インドや中国の国民背番号は国民監視の手段?
 国民背番号はインドでも導入されている。2009年に導入されたアドハー(Aadhaar)と呼ばれる制度がそれだ。氏名、生年月日、性別、住所のほか、顔写真、そして指紋や虹彩などの生体情報が、中央のデータベースに登録される。普及率は90%以上。

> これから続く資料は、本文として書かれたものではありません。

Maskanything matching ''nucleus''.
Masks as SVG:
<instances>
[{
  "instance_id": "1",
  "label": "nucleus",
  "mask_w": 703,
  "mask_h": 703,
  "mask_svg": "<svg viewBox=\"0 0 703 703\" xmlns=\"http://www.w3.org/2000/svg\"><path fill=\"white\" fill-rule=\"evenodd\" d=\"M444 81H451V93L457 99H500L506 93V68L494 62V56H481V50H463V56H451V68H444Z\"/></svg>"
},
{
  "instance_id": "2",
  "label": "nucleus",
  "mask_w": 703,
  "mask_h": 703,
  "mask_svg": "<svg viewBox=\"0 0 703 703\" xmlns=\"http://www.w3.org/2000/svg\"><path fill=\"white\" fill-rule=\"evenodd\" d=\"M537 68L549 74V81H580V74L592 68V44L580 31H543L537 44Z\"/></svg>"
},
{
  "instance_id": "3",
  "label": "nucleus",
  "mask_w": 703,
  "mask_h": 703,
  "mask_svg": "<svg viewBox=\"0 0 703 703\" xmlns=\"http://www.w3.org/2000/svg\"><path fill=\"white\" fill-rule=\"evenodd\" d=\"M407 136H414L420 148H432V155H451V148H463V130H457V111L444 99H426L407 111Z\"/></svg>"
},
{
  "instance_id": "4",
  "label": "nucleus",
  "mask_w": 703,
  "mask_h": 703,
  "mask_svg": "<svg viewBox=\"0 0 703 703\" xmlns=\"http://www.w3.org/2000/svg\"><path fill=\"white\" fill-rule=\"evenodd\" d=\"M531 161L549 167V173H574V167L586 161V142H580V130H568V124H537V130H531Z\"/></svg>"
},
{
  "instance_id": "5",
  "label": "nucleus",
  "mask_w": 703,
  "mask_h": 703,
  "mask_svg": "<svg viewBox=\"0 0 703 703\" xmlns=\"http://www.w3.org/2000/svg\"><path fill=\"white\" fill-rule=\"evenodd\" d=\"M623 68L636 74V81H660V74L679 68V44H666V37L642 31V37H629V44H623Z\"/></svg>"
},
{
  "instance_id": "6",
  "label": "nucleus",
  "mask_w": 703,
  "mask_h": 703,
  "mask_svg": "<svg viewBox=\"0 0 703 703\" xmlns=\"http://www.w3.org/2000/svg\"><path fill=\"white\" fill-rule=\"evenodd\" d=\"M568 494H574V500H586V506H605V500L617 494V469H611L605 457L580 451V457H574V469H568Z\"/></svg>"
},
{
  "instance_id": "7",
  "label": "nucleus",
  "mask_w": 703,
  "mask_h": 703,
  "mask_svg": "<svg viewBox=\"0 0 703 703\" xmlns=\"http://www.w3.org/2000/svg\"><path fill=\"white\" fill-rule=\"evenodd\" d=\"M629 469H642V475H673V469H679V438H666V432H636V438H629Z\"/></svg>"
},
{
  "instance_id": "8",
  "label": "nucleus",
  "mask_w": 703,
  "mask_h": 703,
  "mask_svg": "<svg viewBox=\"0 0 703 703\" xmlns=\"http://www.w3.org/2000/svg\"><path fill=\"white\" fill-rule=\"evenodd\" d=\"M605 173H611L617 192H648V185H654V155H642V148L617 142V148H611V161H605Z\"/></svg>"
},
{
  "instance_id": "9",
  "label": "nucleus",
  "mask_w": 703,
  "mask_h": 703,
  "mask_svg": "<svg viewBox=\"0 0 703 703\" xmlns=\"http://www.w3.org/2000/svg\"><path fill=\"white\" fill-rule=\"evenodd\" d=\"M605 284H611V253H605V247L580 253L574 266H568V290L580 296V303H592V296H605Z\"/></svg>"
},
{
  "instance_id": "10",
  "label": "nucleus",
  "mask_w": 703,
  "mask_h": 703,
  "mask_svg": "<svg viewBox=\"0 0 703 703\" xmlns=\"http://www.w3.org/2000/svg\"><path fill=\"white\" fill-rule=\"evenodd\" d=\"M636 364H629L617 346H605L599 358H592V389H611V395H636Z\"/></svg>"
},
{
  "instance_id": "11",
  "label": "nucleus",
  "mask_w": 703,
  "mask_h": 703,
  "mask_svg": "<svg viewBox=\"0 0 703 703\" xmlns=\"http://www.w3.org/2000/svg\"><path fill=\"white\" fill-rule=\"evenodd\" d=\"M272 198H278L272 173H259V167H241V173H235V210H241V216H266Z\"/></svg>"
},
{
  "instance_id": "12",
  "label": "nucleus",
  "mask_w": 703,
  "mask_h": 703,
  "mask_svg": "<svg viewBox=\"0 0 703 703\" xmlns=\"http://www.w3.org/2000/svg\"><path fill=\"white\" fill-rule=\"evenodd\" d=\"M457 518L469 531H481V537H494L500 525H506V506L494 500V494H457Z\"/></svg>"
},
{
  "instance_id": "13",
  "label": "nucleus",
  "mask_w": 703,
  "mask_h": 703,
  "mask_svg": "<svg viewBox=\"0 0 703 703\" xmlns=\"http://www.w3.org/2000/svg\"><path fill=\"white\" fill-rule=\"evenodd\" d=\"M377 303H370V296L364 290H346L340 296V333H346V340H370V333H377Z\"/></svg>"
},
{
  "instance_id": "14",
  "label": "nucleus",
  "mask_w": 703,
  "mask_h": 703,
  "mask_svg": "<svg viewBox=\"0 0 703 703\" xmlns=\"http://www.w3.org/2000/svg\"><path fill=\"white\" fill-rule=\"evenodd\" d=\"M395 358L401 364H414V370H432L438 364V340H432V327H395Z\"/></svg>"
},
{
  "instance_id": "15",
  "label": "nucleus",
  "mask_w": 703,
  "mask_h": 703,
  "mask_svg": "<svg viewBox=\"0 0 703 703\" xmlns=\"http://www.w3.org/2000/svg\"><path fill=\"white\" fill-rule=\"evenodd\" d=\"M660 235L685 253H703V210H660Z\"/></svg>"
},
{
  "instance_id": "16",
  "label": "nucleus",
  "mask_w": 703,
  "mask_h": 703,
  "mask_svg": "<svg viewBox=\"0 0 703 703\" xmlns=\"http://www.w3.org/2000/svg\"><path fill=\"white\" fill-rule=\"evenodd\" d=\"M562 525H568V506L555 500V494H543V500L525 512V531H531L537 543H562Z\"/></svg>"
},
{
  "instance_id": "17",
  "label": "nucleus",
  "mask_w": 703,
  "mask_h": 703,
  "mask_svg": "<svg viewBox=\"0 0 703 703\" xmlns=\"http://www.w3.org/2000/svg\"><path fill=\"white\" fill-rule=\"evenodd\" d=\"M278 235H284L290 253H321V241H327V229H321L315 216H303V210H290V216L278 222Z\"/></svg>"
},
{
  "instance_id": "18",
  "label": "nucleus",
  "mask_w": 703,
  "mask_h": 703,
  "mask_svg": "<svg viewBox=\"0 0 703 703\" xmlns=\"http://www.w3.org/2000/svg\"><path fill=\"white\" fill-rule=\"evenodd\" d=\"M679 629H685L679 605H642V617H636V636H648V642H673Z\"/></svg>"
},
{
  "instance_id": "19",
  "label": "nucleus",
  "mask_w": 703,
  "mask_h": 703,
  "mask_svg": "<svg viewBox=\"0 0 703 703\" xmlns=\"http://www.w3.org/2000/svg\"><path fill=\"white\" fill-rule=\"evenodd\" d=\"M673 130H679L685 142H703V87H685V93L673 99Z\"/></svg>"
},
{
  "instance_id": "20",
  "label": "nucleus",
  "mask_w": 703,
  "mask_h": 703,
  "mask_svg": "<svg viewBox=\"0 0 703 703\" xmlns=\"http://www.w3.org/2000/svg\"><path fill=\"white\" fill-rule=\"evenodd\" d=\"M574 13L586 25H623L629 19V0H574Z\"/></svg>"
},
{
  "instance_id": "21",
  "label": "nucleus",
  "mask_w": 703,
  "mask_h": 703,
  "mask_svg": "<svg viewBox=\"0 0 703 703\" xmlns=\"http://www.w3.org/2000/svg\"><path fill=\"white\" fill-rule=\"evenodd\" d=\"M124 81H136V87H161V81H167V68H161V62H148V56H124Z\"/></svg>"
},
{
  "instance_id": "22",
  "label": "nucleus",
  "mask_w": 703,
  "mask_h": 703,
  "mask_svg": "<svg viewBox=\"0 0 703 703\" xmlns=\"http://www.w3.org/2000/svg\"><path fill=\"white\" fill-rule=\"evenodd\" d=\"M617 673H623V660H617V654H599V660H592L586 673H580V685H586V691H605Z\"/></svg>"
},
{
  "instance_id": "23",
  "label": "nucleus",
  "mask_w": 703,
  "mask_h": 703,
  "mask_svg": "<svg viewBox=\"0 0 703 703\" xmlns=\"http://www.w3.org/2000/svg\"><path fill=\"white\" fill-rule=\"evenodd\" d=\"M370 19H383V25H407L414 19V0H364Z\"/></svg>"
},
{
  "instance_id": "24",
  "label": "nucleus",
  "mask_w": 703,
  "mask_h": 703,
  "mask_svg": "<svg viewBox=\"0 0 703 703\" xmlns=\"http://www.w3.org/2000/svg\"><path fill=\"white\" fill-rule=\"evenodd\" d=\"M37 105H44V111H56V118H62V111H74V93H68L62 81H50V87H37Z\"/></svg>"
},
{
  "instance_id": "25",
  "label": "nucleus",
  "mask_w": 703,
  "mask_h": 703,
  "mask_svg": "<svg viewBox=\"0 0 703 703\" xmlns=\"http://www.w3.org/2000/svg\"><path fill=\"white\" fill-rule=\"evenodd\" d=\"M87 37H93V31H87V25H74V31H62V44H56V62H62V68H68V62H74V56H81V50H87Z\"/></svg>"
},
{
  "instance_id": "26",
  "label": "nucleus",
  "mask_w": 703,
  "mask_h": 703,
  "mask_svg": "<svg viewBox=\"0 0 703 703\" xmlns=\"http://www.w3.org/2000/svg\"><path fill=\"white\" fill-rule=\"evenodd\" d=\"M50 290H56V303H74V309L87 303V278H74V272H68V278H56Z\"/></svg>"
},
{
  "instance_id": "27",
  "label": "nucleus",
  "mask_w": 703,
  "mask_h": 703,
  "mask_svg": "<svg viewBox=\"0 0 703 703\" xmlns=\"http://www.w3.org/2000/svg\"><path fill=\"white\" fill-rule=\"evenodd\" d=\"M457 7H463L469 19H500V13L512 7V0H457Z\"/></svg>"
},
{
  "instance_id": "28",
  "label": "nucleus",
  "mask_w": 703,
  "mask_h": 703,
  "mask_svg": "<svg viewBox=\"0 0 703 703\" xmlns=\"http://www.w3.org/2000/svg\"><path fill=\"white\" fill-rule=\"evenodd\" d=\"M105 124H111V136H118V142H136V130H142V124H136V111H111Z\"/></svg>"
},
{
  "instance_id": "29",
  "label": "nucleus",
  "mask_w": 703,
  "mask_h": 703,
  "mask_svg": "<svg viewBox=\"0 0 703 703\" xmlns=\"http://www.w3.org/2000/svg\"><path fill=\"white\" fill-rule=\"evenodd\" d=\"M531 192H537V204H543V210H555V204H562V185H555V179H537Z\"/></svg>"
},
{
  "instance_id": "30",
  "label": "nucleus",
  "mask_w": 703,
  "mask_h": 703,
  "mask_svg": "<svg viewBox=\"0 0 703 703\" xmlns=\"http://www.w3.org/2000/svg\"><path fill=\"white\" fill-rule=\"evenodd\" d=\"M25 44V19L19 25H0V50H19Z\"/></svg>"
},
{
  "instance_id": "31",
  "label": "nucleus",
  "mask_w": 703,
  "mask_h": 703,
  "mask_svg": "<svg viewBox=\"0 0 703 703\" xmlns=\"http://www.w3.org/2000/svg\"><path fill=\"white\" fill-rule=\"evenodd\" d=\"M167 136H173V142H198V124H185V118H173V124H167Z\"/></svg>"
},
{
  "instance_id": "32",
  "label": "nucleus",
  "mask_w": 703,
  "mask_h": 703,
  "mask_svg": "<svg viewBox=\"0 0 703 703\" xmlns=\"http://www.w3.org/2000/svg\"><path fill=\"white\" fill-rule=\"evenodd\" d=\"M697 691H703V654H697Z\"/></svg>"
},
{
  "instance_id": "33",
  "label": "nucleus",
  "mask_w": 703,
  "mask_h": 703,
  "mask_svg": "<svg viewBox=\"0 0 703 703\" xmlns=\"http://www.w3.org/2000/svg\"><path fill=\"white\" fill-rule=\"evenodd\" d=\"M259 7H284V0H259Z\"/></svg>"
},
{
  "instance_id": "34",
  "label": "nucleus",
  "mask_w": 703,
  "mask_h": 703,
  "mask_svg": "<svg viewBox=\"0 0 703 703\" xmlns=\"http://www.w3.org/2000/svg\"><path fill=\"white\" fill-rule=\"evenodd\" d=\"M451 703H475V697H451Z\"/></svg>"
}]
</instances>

 これが銀行口座などに紐づけられている。納税申告など100以上の行政サービスにおいてアドハー番号が必須となっている。SIMカードの購入やオンラインチケット購入などでも、番号の提供が必須になっている。
 なお、これはインドで高額紙幣が廃止されたこととも関連があり、「国民監視の手段ではないか」と懸念する声もある。
 中国では、18桁の身分証番号を用いる身分証のシステムが、すでに1995年に導入された。記載項目は、氏名・性別・民族・生年月日・住所など。身分証番号は、生まれた日に決定され、終生不変の個人番号となる。満16歳になると、有形の身分証が交付される。ホテルに宿泊する場合や、高速鉄道や飛行機の切符を買う場合に、提示が求められる。
 これは、紙のシステムだが、いくつかの市では、身分証をデジタル化する試験運用が始まっている。携帯電話のSIMカードと身分証が関連付けられ、携帯電話に表示する形で身分証を提示する。
 なお、中国政府は2014年6月、「社会信用(ソーシャルクレジット)」システムを導入した。これは、国民1人ひとりの資産、職歴、インターネットでの発言、購入履歴などの情報を収集し、それらをもとにして「信用度スコア」を算出するものだ。
 また、中国は、2019年10月に「暗号法」を制定した。これは、さまざまな目的に用いられる秘密鍵を国家が管理するための基礎を作るのが目的ではないかと想像される。